The store manager - let's call her Stacy - buoyed by her streak of good ideas, comes up with another. She thinks back to the company motto- this is not a place where you find every product or brand on earth. She wants to see what the impact would be on store inventories and safety stocks. So she wants to bring down the selection of brands from 4 to 2. By now, each supplier has managed to make deliveries in 4 days (they don't like the price discounts).
She selects the two more popular brands and gives them each 50% of the market share.
The average consumer doesn't know much about printers, so they only want a good one at the cheapest price which Costco ensures, so the overall demand across the ink-jet printer category doesn't change.
1. What is the savings in safety stock with this new model, assuming that all 4 suppliers were delivering replenishment orders in 4 days before this new initiative?
2. Assuming the same holding cost per unit per week as before, and Stacy passes on the cost savings to the customers in the form of price reductions, by how much can Stacy reduce the price of the two products (in $) so she is no better or worse off than before with 4 suppliers delivering in 4 days each.
Due the arrival of a neighborhood Best Buy, Stacy observes the standard deviation of demand across the two printers is higher at 50 units per week.
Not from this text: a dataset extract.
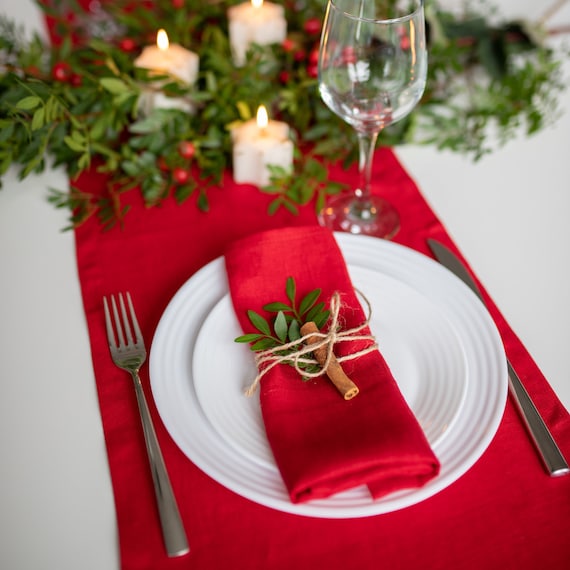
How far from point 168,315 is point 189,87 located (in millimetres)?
404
Costco still offers the best price, so average demand is unchanged.
3. But Stacy really (I mean really) dislikes inventory so she refuses to add any more safety stock (relative to II-1 above) to account for the higher standard deviation. She figures as long as she has sufficiently high service level on each printer, it is very unlikely that she will run out of both printers at the same time, so customers still have a good printer to buy. Will she regret her decision not to add any safety stock?
4. What is the lowest service level she can afford on each printer, so she can still enjoy 99% service level at the category level?